News briefs for Sept. 26

Published 8:37 pm Thursday, September 25, 2008

Meltdown deal reached in principle

WASHINGTON — President Bush and the two men fighting to succeed him joined forces Thursday at a historic White House meeting on a multibillion-dollar Wall Street bailout plan, aiming to stave off a national economic disaster. Key members of Congress said they had struck a deal earlier in the day, but its future was unclear.

The tentative accord would give the Bush administration just a fraction of the $700 billion it had requested up front, with half that total subject to a congressional veto, Capitol Hill aides said. But nothing appeared final. Amid several signs that conservatives were balking, Sen. Richard Shelby of Alabama, the top Republican on the Senate Banking Committee, emerged from the White House and said the announced agreement “is, obviously, no agreement.”

Palin defends claim about foreign policy experience

NEW YORK — Republican vice presidential nominee Sarah Palin defended her remark that the close proximity of Russia to her home state of Alaska gives her foreign policy experience, explaining in a CBS interview airing Thursday that “we have trade missions back and forth.”

Palin has never visited Russia and until last year the 44-year-old Alaska governor had never traveled outside North America.

Pakistani troops fire on US helicopters at Afghan border

KABUL, Afghanistan — Pakistani soldiers fired at American reconnaissance helicopters that were escorting Afghan and U.S. ground troops along the volatile border Thursday, sparking a five-minute ground battle between the countries which have been allies in the war on terrorism, officials said.

Attempting to play down the incident, Pakistan’s president said only “flares” were fired at foreign helicopters that he said had strayed across the border from Afghanistan into his country.

--------

## TASK REQUIREMENTS:
(A) According to the news briefs, how did Sarah Palin explain in her CBS interview why Alaska's closeness to Russia gives her foreign policy experience? Answer in one to three sentences.
(B) Extend the news briefs for Sept. 26 beyond their final sentence, the one about Pakistan's president saying only "flares" were fired.
The items that come after the news briefs have no connection to them.

--------

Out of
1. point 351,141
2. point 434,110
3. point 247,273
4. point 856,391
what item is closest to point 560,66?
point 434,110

--------

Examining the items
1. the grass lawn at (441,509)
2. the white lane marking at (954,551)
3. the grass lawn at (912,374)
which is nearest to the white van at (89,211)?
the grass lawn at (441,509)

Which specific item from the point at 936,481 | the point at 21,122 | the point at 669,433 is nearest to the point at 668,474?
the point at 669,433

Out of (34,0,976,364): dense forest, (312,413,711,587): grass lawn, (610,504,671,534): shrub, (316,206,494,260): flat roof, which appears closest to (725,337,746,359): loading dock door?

--------

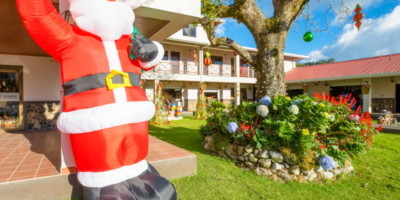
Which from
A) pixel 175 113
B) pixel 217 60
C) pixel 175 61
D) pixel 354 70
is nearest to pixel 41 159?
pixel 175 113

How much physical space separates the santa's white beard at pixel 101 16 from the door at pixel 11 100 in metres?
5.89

--------

## RESULTS OF THE EXERCISE:
(A) In her CBS interview, Palin defended her remark by saying that "we have trade missions back and forth" between Alaska and Russia.

(B)
11 kids abandoned at Neb. hospitals under state’s safe haven law

OMAHA, Neb. — Nine siblings are among 11 children as old as 17 who were left at Omaha hospitals Wednesday under Nebraska’s unique and new safe haven law, which allows caregivers to abandon babies and teenagers alike at hospitals without fear of prosecution.

The law, originally intended to protect infants, was expanded in a legislative compromise to protect any “child.” Some have interpreted that to mean anyone under 19.

Nuclear waste piling up at US labs, hospitals

BARNWELL, S.C. — Tubes, capsules and pellets of used radioactive material are piling up in the basements and locked closets of hospitals and research installations around the country, stoking fears they could get lost or, worse, stolen by terrorists and turned into dirty bombs.

For years, truckloads of low-level nuclear waste from most of the U.S. were taken to a rural South Carolina landfill. There, items such as the rice-size radioactive seeds for treating cancer and pencil-thin nuclear tubes used in industrial gauges were sealed in concrete and buried.